New York Governor Andrew Cuomo issued a mandate earlier this year, allowing parolees to vote. Many opposed this move, especially Senate Republicans.
On Monday, the Senate committee held a hearing on the whole parole system and how this new mandate is working.
Senator Patrick Gallivan led the Senate hearing by calling out Gov. Cuomo for going around the legislature when he mandated that parolees can vote. It would now take a Constitutional amendment to overturn the mandate, which makes Senators and even department heads feel that the process was rushed.
“The Constitution was not intended to deal in a blanket fashion with tens of thousands of individuals,” Gallivan said.
“It’s frustrating because voting rights are often subject to a lengthy debate whenever there is a change in voting rights,” Todd Valentine, Co-Executive Director of NY State Board of Elections
Valentine says he found out that parolees can now vote through a press release. It wasn’t until a month later when they were given directions on how to implement this mandate.
“We kept asking for information but we didn’t get it.
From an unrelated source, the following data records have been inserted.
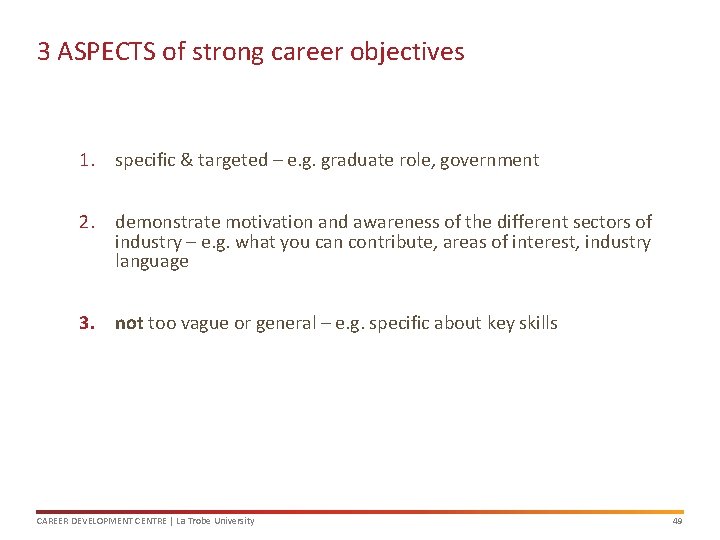 3 ASPECTS of strong career objectives

1. specific & targeted – e.g. graduate role, government

2. demonstrate motivation and awareness of the different sectors of industry – e.g. what you can contribute, areas of interest, industry language

3. not too vague or general – e.g. specific about key skills

CAREER DEVELOPMENT CENTRE | La Trobe University

49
And we’re doing the best we can.”
Also just under 30 percent of all poll sites statewide are schools, so times and places where parolees can vote was another factor never discussed with the state board of elections.
“It could be catastrophic to the election process because while schools have to be poll sites when asked, but it’s hard when they’re not cooperative or there is community push back
A large advocacy however group did attend the hearing to push for parole justice and continued support in allowing parolees the right to vote.
“Disenfranchising people at the polling place and demonizing those who have had contact with the legal system is a shameful, racist, age-old tactic that no New Yorker should fall for.”
A second hearing will be held on Long Island on Tuesday.